## [EXCERPT]
= Beginning of Section =

Back in the day, many producers included rungs with multiple H.264 profiles in their encoding ladders to ensure playback on older devices. In the encoding ladder below, pulled from Apple’s seminal TN2224 (now taken down and supplanted by the HLS Authoring Specifications), you see the recommended profiles and levels and the devices that they were meant to support.
Table 1. Encoding ladder from the Apple’s gone but not forgotten TN2224.
About four years ago, Apple abandoned this scheme and pronounced support for the Baseline and Main profiles obsolete, or at least vestigial. Specifically, sometime around January 2017, Apple amended TN2224 and launched the HLS Authoring Specifications. As I reported in my article Apple Makes Sweeping Changes to HLS Encoding Recommendations:
- TN2224 now says “You should also expect that all devices will be able to play content encoded using High Profile Level 4.1.”
- The Apple Devices spec then said “ 1.2. Profile and Level MUST be less than or equal to High Profile, Level 4.2. 1.3. You SHOULD use High Profile in preference to Main or Baseline Profile.”
Now the HLS Authoring Spec reads:
- 1.3a. For maximum compatibility, some H.264 variants SHOULD be less than or equal to High Profile, Level 4.1.
- 1.3b. * Profile and Level for H.264 MUST be less than or equal to High Profile, Level 5.2.
- 1.4. For H.264, you SHOULD use High Profile in preference to Main or Baseline Profile.
Regarding the asterisk, the Spec states “Rules with a leading asterisk (*) are modified by one or more of the Amended Requirements.” So, 1.3b appears to be new.
So, clearly, you shouldn’t exceed High Profile Level 5.2, which is 4K @ 60 fps. Shouldn’t be a problem. But it also looks like Apple is backing off its High Profile perch and recommending some rungs with lower profiles for “maximum compatibility.” What’s the best strategy here?
While most streaming publishers are loath to leave any viewers without a stream to view, understand that Baseline-only devices at this point are extremely rare. In addition, while the profile doesn’t make a huge difference at the top end of the ladder, it does on the lower end. The chart below shows the VMAF score for four relatively hard-to-encode files encoded to 360p @ 800 kbps, which is should be near the bottom end of most encoding ladders. As you can see, there is a significant quality jump from the Baseline to the Main Profile; much less so from the Main to the High Profile. If you’re really concerned about leaving viewers with older legacy devices without a stream to view, leave the bottom stream at Baseline but move up to Main in the next rung.
Level: Is there a Level or decode buffer size we should restrict ourselves to?
These are really two questions regarding level and decode buffer size. Let’s start with Level. Wikipedia defines levels as “a specified set of constraints that indicate a degree of required decoder performance for a profile. For example, a level of support within a profile specifies the maximum picture resolution, frame rate, and bit rate that a decoder may use. A decoder that conforms to a given level must be able to decode all bitstreams encoded for that level and all lower levels.”
Just to put a stake in the ground, the iPhone 6 shipped in September 2014, and supported “H.264 video up to 1080p, 60 frames per second, High Profile level 4.2 with AAC-LC audio up to 160 Kbps. According to the specs I snipped from Wikipedia below, this means a maximum data rate of 50 Mbps, and a maximum resolution/frame rate combination of 2048×1080 at 60 fps. This is a pretty old device, and so long as you’re distributing HD video (as opposed to 2K/4K) it would be tough to exceed these specifications.

= End of Section =

## [PROVIDED DATA]
= Beginning of Section =

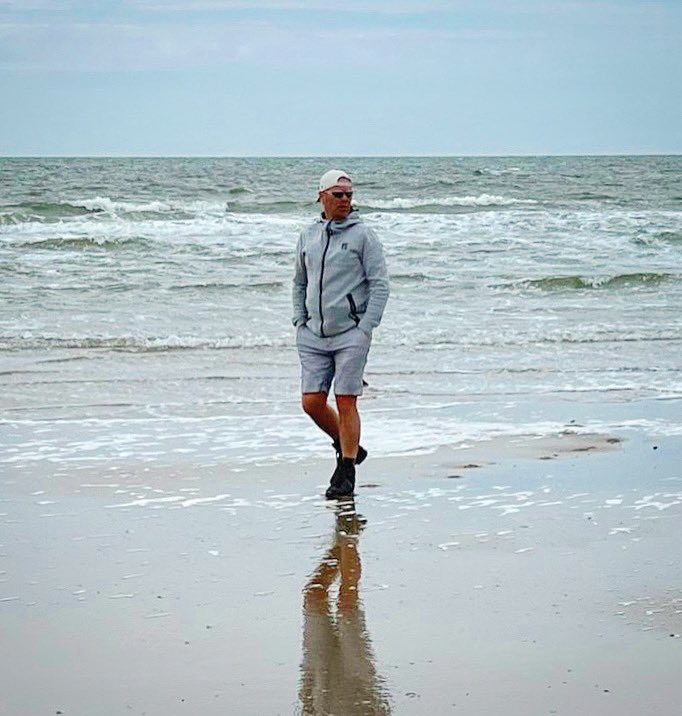 S!emen Wachtmeester tweet media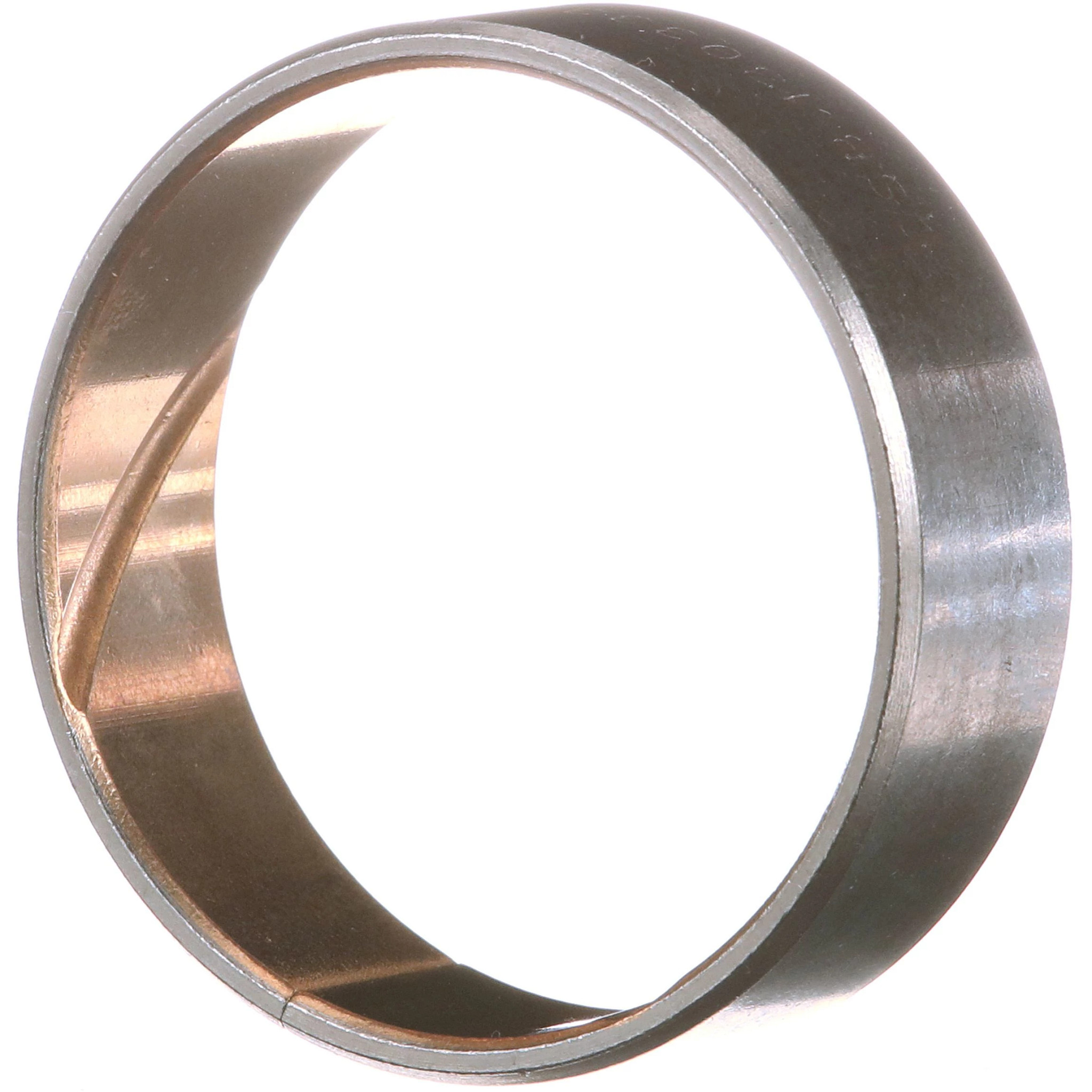 BUSHING | CASEIH | US | EN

= End of Section =

## [EXERCISE TASKS]
[A] Summarize the excerpt on H.264 profiles and levels in two sentences.
[B] According to the excerpt on H.264 profiles and levels, when did the iPhone 6 ship?
[C] From the excerpt on H.264 profiles and levels, quote the stretch from "- 1.4. For H.264, you" through "appears to be new.".
Nothing in the material is needed here.

## [ANSWERS TO THE TASKS]
[A] Apple once recommended several H.264 profiles in TN2224 to support older devices, but around January 2017 it called Baseline and Main support obsolete, and its HLS Authoring Specification now caps H.264 at High Profile Level 5.2 while advising that some variants stay at or below Level 4.1 for maximum compatibility. Because Baseline-only devices are now extremely rare and the quality gain from Baseline to Main is significant at the lower end of the ladder, the excerpt suggests keeping only the bottom rung at Baseline and moving the next rung up to Main.

[B] September 2014.

[C]
- 1.4. For H.264, you SHOULD use High Profile in preference to Main or Baseline Profile.
Regarding the asterisk, the Spec states “Rules with a leading asterisk (*) are modified by one or more of the Amended Requirements.” So, 1.3b appears to be new.